* _What needs to be done_
Look below for the line with "crispy air fryer tofu on green vegetables" and the line with "Image showing Portrait, serious"; repeat exactly those two lines and all lines between them, but no pictures.

╭─ Extracted data

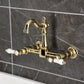 Kingston KS2443BPL Bel-Air Two-Handle Wall Mount Bridge Kitchen Faucet, Antique Brass on a stylish wall.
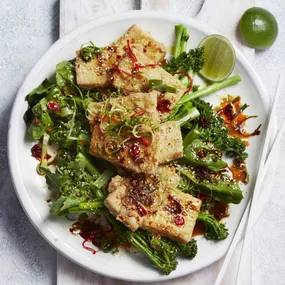 crispy air fryer tofu on green vegetables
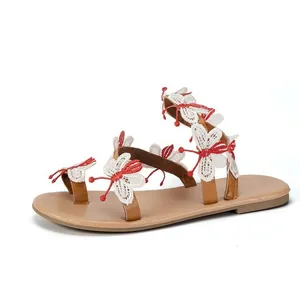 Detailed view of white and red embroidered butterflies on Bohemian flat sandals
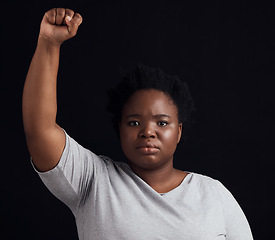 Image showing Portrait, serious and black woman on a studio background for a protest, justice or social freedom. Riot, fight and an African girl ready for government change, conflict or a revolution on a backdrop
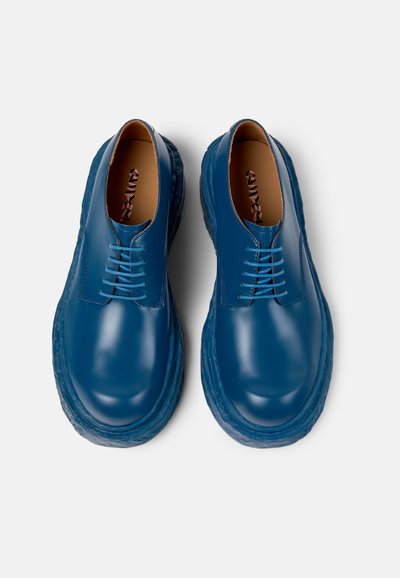 Blue leather shoes with a glossy finish, featuring a rounded toe, shallow laces, and a thick textured sole for added durability.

╰─

* _Answer to the problem_
 crispy air fryer tofu on green vegetables
 Detailed view of white and red embroidered butterflies on Bohemian flat sandals
 Image showing Portrait, serious and black woman on a studio background for a protest, justice or social freedom. Riot, fight and an African girl ready for government change, conflict or a revolution on a backdrop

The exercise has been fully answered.